Trend 4: Data simplification and lower-cost resourcing are top priorities
Tax leaders said that simplifying data management (53%) and moving to lower-cost resourcing models (51%) must be prioritized if tax is to become more proactive at delivering strategic insights to the business. Many tax teams are ensuring that they have a seat at the table as ERP systems are overhauled, which is paying dividends: 56% of those that have introduced NextGen ERP systems are now highly effective at supporting the business with scenario-modeling insights. Only 35% of those with moderate to low use of NextGen ERP systems said the same.
At Stryker, “we automated the source P&L process for transfer pricing which took a huge burden off of the divisions," says David Furgason, Vice President Tax. "Then we created a transfer price database to deposit and retrieve data so we have limited impact on the divisions. We are moving to a single ERP platform which will help us make take the next step with robotics.”
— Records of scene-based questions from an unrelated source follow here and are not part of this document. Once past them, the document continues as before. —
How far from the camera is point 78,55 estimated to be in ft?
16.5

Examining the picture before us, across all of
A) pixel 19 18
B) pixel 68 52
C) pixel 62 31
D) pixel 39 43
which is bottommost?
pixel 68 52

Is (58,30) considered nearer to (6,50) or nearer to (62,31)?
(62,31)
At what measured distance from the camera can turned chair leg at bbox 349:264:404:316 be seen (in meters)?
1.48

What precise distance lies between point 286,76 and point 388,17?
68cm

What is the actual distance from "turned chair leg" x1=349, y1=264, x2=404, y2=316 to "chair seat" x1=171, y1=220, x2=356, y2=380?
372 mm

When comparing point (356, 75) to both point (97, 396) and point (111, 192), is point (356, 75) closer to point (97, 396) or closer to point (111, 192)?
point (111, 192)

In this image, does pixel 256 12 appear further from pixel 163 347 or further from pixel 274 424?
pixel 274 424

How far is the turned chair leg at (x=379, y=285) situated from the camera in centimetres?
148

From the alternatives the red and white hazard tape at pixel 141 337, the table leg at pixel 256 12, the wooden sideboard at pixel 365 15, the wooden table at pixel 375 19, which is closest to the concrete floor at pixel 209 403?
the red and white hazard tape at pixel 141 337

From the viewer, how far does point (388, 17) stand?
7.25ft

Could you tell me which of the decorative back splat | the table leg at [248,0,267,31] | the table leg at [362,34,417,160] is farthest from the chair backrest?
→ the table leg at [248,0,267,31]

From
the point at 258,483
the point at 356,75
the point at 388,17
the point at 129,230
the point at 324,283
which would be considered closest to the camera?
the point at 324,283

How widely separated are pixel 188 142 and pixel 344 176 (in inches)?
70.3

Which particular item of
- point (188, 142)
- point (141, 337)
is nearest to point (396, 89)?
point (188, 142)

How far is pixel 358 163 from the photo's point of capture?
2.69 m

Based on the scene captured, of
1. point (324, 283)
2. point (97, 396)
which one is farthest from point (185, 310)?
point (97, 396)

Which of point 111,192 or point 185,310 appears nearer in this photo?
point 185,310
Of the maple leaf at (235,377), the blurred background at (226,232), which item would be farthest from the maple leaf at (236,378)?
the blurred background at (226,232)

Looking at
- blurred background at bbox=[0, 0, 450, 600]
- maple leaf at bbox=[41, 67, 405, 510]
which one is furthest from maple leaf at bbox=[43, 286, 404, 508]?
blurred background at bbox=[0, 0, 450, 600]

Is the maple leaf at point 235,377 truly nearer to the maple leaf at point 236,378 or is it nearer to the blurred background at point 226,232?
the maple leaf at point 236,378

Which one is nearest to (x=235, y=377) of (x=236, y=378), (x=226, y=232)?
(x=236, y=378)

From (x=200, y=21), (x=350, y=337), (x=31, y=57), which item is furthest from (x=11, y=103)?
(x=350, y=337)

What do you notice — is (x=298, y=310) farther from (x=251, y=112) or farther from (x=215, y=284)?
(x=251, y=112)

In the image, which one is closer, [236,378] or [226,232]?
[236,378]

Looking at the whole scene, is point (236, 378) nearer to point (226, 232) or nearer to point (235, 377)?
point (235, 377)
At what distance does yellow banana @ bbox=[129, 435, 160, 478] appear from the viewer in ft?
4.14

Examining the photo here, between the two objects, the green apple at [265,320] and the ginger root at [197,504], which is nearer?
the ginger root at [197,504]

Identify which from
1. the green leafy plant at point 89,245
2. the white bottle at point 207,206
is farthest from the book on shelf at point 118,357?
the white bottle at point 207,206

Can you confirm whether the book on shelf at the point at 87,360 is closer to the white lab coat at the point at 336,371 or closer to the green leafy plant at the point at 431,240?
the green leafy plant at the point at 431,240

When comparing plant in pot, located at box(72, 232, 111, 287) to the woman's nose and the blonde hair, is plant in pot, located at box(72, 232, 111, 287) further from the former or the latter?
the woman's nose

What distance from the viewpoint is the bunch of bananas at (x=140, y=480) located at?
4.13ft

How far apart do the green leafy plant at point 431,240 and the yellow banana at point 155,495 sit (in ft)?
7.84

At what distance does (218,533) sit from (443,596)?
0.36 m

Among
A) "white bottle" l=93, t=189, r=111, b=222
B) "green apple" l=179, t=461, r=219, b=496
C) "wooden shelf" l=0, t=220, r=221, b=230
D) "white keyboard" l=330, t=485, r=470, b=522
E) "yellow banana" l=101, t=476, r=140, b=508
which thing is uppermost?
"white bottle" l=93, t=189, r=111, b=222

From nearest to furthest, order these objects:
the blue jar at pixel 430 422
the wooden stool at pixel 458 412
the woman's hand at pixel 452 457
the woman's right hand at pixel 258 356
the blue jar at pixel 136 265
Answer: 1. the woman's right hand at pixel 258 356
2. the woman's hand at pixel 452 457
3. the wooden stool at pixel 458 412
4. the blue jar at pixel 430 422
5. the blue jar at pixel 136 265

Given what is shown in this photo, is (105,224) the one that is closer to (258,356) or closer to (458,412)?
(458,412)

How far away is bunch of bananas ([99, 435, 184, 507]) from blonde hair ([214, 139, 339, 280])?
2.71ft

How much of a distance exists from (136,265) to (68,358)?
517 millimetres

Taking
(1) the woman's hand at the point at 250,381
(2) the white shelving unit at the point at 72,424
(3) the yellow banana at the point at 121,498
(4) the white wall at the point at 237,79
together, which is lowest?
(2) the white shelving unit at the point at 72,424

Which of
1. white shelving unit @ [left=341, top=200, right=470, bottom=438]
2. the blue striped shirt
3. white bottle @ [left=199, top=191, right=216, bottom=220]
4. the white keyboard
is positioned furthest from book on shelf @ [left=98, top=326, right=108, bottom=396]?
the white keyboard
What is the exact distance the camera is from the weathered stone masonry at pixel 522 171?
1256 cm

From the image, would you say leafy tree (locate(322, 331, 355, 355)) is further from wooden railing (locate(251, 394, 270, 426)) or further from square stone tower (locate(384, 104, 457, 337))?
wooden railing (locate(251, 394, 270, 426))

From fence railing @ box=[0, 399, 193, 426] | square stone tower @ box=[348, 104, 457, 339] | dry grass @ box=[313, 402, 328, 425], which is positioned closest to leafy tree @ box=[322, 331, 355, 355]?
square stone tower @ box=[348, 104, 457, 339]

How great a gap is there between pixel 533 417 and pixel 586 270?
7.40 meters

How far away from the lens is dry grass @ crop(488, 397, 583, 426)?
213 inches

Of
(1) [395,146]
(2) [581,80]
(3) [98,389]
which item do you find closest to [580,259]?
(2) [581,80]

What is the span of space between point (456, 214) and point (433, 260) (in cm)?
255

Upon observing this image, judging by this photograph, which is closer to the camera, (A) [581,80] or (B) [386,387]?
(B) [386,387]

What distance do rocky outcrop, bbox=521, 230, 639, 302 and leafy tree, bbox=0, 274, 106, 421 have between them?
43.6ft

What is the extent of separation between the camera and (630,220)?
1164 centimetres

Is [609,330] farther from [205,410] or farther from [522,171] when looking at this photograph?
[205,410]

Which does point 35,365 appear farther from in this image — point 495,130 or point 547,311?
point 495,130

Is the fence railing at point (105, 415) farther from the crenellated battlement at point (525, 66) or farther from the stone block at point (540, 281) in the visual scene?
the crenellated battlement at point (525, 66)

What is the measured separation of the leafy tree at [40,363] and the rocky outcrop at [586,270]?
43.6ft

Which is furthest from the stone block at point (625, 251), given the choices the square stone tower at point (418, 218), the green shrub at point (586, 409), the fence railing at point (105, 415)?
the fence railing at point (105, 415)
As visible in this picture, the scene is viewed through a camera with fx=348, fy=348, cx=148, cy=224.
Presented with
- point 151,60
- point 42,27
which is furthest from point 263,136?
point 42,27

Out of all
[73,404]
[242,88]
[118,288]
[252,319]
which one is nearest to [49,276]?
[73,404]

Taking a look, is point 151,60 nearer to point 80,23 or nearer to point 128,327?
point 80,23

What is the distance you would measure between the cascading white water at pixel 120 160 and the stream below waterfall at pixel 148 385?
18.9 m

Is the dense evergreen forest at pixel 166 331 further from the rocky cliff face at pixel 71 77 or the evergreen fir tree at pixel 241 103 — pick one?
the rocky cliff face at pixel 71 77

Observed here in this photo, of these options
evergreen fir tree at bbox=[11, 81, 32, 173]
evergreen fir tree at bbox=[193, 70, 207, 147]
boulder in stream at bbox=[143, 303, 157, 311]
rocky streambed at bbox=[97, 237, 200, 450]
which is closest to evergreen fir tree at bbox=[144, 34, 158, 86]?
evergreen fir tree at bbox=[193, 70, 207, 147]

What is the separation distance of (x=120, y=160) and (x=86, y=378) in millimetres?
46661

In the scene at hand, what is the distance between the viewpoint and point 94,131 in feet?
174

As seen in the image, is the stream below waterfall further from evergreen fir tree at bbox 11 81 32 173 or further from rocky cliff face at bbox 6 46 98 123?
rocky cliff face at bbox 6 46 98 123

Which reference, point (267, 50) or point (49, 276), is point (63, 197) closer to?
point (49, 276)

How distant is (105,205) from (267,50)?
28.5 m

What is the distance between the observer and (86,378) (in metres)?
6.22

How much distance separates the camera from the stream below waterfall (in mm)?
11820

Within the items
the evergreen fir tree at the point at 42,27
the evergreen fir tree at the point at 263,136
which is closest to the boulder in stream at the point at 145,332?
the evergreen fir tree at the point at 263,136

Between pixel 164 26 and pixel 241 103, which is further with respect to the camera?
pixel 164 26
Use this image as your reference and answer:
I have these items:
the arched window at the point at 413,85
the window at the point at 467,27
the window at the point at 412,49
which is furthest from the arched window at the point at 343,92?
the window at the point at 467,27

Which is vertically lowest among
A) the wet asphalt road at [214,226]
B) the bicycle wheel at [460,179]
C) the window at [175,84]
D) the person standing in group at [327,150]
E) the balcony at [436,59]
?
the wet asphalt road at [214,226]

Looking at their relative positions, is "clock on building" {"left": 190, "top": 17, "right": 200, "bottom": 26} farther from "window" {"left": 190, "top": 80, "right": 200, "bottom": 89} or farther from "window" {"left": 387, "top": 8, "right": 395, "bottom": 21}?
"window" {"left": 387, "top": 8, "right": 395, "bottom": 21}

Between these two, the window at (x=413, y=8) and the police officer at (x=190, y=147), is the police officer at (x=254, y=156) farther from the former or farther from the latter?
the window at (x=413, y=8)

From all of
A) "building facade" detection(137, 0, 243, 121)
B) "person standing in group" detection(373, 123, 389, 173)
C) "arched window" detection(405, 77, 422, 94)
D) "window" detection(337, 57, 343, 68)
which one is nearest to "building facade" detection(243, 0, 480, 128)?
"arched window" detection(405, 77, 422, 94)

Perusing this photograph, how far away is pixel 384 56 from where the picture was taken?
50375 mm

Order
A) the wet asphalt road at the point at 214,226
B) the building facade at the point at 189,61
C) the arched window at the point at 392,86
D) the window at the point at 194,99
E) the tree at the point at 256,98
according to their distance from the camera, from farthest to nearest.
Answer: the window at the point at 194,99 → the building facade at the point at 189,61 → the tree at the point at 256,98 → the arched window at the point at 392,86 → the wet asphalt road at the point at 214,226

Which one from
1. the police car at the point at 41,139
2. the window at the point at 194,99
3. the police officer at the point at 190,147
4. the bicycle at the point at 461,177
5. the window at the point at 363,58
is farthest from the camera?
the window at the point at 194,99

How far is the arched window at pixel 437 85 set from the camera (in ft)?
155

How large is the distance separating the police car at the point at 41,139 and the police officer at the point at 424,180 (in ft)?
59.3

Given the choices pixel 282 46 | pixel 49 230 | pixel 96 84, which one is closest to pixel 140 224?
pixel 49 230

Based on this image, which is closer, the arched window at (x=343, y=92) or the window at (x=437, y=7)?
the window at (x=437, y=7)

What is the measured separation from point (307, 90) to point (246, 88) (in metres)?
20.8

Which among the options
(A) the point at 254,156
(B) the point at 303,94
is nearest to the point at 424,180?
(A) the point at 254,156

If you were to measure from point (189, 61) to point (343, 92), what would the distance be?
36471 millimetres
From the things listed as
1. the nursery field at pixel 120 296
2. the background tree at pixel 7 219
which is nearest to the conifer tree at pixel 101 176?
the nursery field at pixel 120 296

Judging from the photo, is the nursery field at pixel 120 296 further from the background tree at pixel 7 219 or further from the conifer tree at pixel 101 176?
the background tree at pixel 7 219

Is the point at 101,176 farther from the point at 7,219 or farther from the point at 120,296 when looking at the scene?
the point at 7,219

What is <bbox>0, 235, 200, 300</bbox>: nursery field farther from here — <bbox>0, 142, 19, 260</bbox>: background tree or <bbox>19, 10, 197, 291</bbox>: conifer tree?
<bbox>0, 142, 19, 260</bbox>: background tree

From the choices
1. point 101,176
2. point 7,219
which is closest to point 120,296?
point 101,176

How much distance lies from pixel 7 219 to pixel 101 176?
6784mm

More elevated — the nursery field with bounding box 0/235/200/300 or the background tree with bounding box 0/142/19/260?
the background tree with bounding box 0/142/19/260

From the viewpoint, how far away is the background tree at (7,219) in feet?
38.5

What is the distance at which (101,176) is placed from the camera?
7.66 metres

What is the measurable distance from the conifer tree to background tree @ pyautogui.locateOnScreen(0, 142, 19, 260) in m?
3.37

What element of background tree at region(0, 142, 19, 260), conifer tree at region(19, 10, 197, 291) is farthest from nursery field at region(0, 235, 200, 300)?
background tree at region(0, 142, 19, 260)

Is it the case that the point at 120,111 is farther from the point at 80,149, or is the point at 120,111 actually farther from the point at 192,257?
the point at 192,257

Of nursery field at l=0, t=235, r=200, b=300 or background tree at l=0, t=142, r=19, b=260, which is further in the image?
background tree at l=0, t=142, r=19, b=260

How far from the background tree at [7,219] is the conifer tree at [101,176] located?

Trend 5: Skillsets are shifting
Embedding a new data infrastructure and redesigning processes are critical for the future tax vision. Tax leaders are aligned — data skills (45%) and technology process experience (43%) are ‘must have’ skills in a tax department of the future, but more traditional tax specialist knowledge also remains key (40%). The trick to success will be in tax leaders facilitating the way these professionals, with their different backgrounds, can work together collectively to unlock lasting value.
Take Infineon Technologies, which formed a VAT technology and governance group "that has the right knowledge about how to change the system to ensure it generates the right reports", according to Matthias Schubert, Global Head of Tax. "Involving them early was key as we took a greenfield approach, so we could think about what the optimal processes would look like and how more intelligent systems could make an impact
Trend 6: 2020 brought productivity improvements
Improved productivity (50%) and accelerating shifts to remote working (48%) were cited as the biggest operational benefits to emerge from COVID-19-driven disruption. But, as 78% of leaders now plan to embed either hybrid or fully remote models in the tax function long term, 34% say maintaining productivity benefits is a top concern. And, as leaders think about building their talent pipeline and strengthening advisory skill sets, 47% say they must prioritize new approaches to talent recognition and career development over the next two years, while 36% say new processes for involving tax in business strategy decisions must be established.